I’m a forgetful man.
Details and I do not get along.
We just don’t and I won’t remember the name of your first pet or favorite teacher. I will neglect the invisible friend you invented as a kid and you’ll probably need to tell me things again and again, and sometimes I’ll pretend I remember because I don’t want to hurt your feelings. This will annoy and aggravate you to no end, and I’m sorry for that.
I am sorry the disconnection feels like rejection when I’m forgetting faces and facts, and so many other things that happened in our past.
My brain works differently.
I’m a forgetful man, but I remember other things.
The first time I fell in love with you there were stars on your tights and you stirred like the universe might move, soft, slow, true, and that night, the light shined you from behind in such a way that you glowed angelic, electric, pure. I remember talking to you made me feel warm inside and that my nerves felt calm, like my soul was in a hot tub. I remember wanting to love you and wishing I could kiss you and I remember that I missed you even though you were right there in front of me, even though we’d just met.
I walked home alone that night, uphill in the dark.
A metaphor for wanting more, I remember wondering how far I’d walk for you one day, how high I’d climb.
I remember the tears in your eyes when you told me that sometimes life makes you so numb inside that you feel like smashing your face against a wall just so you can feel something.
I remember how you once got so drunk and then got so sick that I got you to admit that sometimes you think about suicide. I remember holding your hair back and wanting to cry. You locked me out of the bathroom and I sat down on the floor, my back against the door, wishing you’d let me in, hoping I could help if you would only open up.
Maybe that’s a metaphor, too, or maybe I just love you.
I remember lying on the ground with you so you wouldn’t feel bad about not wanting to ever get back up.
I remember nights I couldn’t offer anything more than company and touch, and I remember how unfair it felt for someone so full of light to feel such despair. I remember the hate I had for not being able to help and how I wanted to grow more arms so I could wrap myself around you. Maybe if I held you close enough, the pain would never find you.
I remember wishing love could hide you.
I’m a forgetful man, but I remember special things: the indention on your lower lip when you bite it and how much I like it, how the ink on your tattoo has bled a bit and blurred the message since we met yet still screams out encouragement.
I won’t forget how much it meant when you said you loved me for the first time. We climbed a mountain and walked out to a cliff. You took my hand and led me to the edge. I was scared of falling, but I looked fear in the face and found love.

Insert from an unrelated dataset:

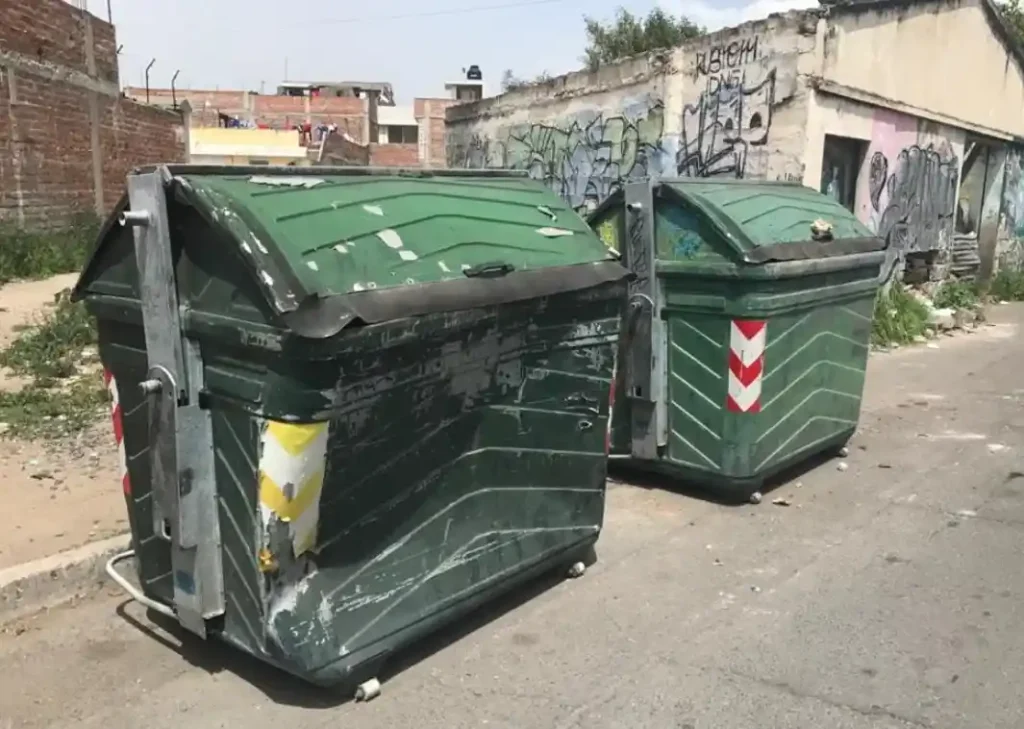 Responsables de accidentes deberán pagar daños a contenedores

It took time and some ache to find us.
I remember I once left work at noon, drove to the beach, and screamed at the streets the whole way there. I remember promising myself that I never wanted to feel that way again but if I had to, I would, because you were worth it.

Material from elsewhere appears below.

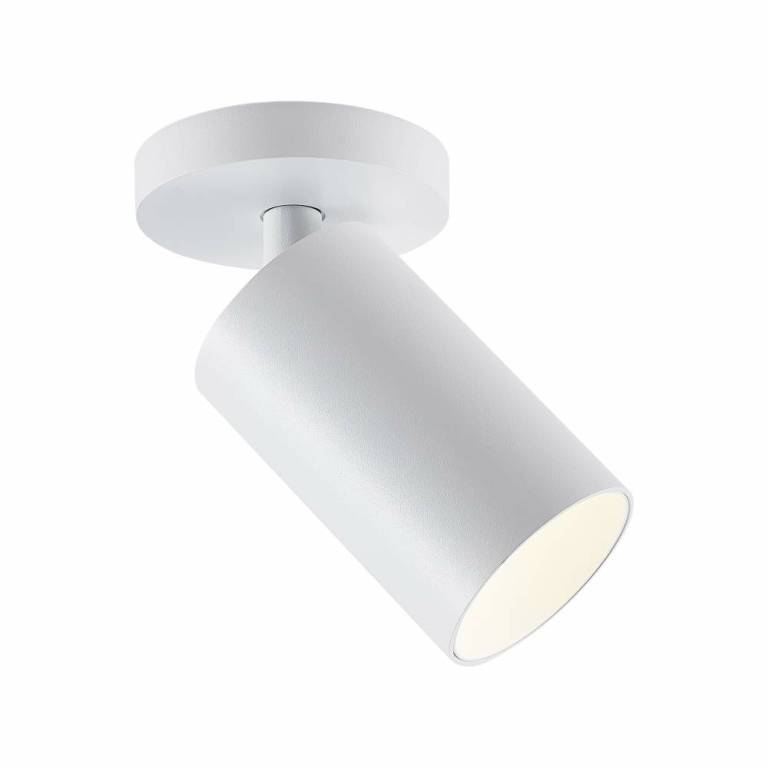 Deko-Light Can Tilt rund, 1x 7,5 W GU10, Weiß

I remember I ran down to warm water, jumped in the sea, floated on my back, and stared at the sky.
I remember crying out, “WHY?!”, and silent clouds glared back. My only answer was the lack of one. I was alone, and you were gone.
I forget the rest, but I remember emptiness.

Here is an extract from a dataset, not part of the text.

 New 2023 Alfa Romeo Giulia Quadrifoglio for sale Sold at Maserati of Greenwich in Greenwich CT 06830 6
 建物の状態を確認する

I’m a forgetful man, but I remember random things, the way I sometimes stutter what I’m saying when we momentarily make eye contact. Your beauty distracts me, and I don’t know how it happens but sometimes intimacy feels like trespassing.
I still get nervous when I watch you get dressed, and I miss the heart tickle your giggle gives me, the pride I feel when people see me next to you, how I always love when we enter a room.
I remember how waking up with you feels like hitting the jackpot.
Don’t you see? Do you get it?
Your love is a lottery and I might forget the numbers I bet, but I won’t forget we won. I know the victory of us.
So, yes, I’ll forget certain things you said, or the name of a place that we once went, or the dishes I was meant to do when you left to run some errands. It will cause tension and we will argue, sometimes passionately, sometimes while talking in angry, murky circles around well-worn paths we made last week, and in the week before that, and sometimes I’ll follow the prints in the sand from my own two feet down a dead-end street to a place we agreed we’d never be again.
This is all true, but so is this: In the space left behind by forgotten moments and memories, my brain is drenched in love, and somewhere in that cluttered mess, there is us.
I’m a forgetful man, but I’ll remember that.